To do that, each pad is individually cut, equipped with
stainless hooks or eyelets and stainless wire, which keeps the insulation in
place.
West Coast’s strategy is to measure the engine, fabricate the
pads at their Seattle plant, then deliver the product to the vessel, where they
install it.
Gradually, he grew the business, employed two of his three
sons, and eventually moved the business into Seattle, a few blocks from the
fishing fleet at Fishermen’s Terminal. Son Christopher Heckinger now manages
the insulation side of the business.

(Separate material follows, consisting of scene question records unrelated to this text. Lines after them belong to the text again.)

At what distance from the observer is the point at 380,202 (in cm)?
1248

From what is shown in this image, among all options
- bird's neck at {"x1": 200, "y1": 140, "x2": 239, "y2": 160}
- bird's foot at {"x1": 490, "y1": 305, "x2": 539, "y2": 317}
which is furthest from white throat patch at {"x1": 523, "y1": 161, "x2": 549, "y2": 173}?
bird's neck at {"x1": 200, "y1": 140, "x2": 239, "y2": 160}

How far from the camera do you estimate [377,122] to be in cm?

The company’s most recent project is the F/V Cerulean, a 58-foot
“super-seiner”, for owner Neil Andersen.
“My strategy has always been customer service,” the elder
Heckinger says. “The big companies do marine insulation, but we kept our
operation small. I was always there when I said I would be, and my customers
knew that. It’s all about treating customers well, and treating employees well,
responding to their needs.”
His first big break was the phenomenal growth of the crab
fleet, followed by the North Pacific factory trawlers. But another came when
West Coast was awarded a contract to insulate engines aboard 90 new Coast Guard
response boats built by Kvichak Marine in nearby Kent, Washington.
“We were insulating for heat and noise,” he says. “Each of
those response boats needed 500 separate pieces. So we needed to find a way to
cut pads much more quickly and efficiently.”

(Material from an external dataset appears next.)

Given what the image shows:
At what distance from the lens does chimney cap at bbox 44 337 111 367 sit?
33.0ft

Heckinger looked at a number of technologies, and eventually
decided to buy a computerized water jet machine made by Flow, in Kent,
Washington.
It was a costly piece of equipment; in addition to the
purchase, the company needed to spend money training crew to operate it. But it
worked. Cutting the material by hand had required 12 man-days per boat with 40
percent material waste. The high-tech waterjet reduced those costs to less than
three man-days with just 15 percent waste.

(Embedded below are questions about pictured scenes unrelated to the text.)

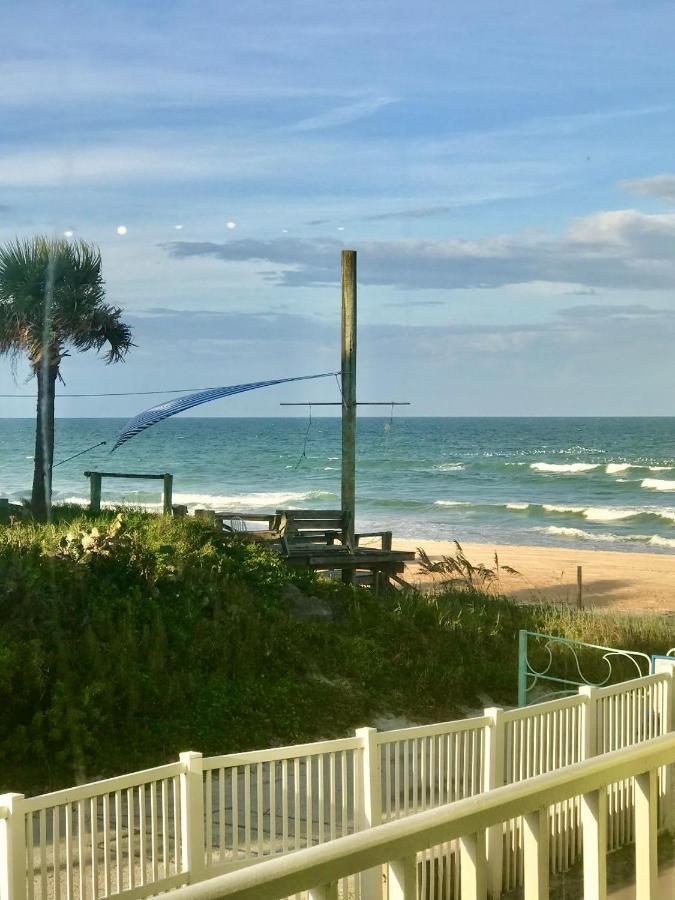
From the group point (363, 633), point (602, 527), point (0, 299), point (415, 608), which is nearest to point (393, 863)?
point (363, 633)

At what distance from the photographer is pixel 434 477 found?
70250mm

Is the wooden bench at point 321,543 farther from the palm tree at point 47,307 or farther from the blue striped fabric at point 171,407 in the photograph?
the palm tree at point 47,307

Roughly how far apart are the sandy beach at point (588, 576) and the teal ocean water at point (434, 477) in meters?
6.45

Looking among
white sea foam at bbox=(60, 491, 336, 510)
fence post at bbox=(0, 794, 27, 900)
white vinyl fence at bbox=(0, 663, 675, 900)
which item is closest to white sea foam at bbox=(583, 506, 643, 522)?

Then, two years ago, West Coast signed a contract with a
prominent cruise ship company to beef up the exhaust insulation for their
entire fleet – 65 enormous engines aboard 13 ships. The work took Heckinger and
his crews literally around the world – from New Zealand to Singapore to Buenos
Aires and the Mediterranean.
As with other contracts, the cruise ship insulation is made
in West Coast’s Seattle shop, then shipped by the cruise company to distant
ports, where Heckinger and others catch up with the ships and install the
insulation.
Cruise ships don’t stop anywhere for long, so most of the
installation takes place while underway from port to port. Engine room
temperatures reach 120 degrees, so West Coast crews are limited to one engine
per day on ships with up to six engines. The rest of the day is spent cruising.
Rough duty, Heckinger smiles.
The waterjet was crucial to that project as well. Cutting
insulation by hand for just one engine would take at least a day. The waterjet
can do the same work for eight engines in a matter of minutes.
Another challenge has been to identify precisely how much
insulation is needed where, and that called for more technology. West Coast now
offers a state-of-the-art thermal imaging service that instantly records
surface temperatures and translates them into digital images. Two of his staff
are now trained and certified to use the device, which can zero in on
overheated surfaces and detect moisture leakage – not just in engine rooms, but
also in homes, industrial plants, internet server farms and more.
Experimenting with the device in a small industrial shop,
Heckinger got an instant lesson in its value. An employee scanned the camera
around the walls and zeroed in on the electrical panel.
“There was a hot spot in the breaker box that showed 300
degrees of heat,” Heckinger says. “It was an improper installation from less
than a year ago. And it was a flash fire or injury waiting to happen.”
Another fire prevented – all in a day’s work.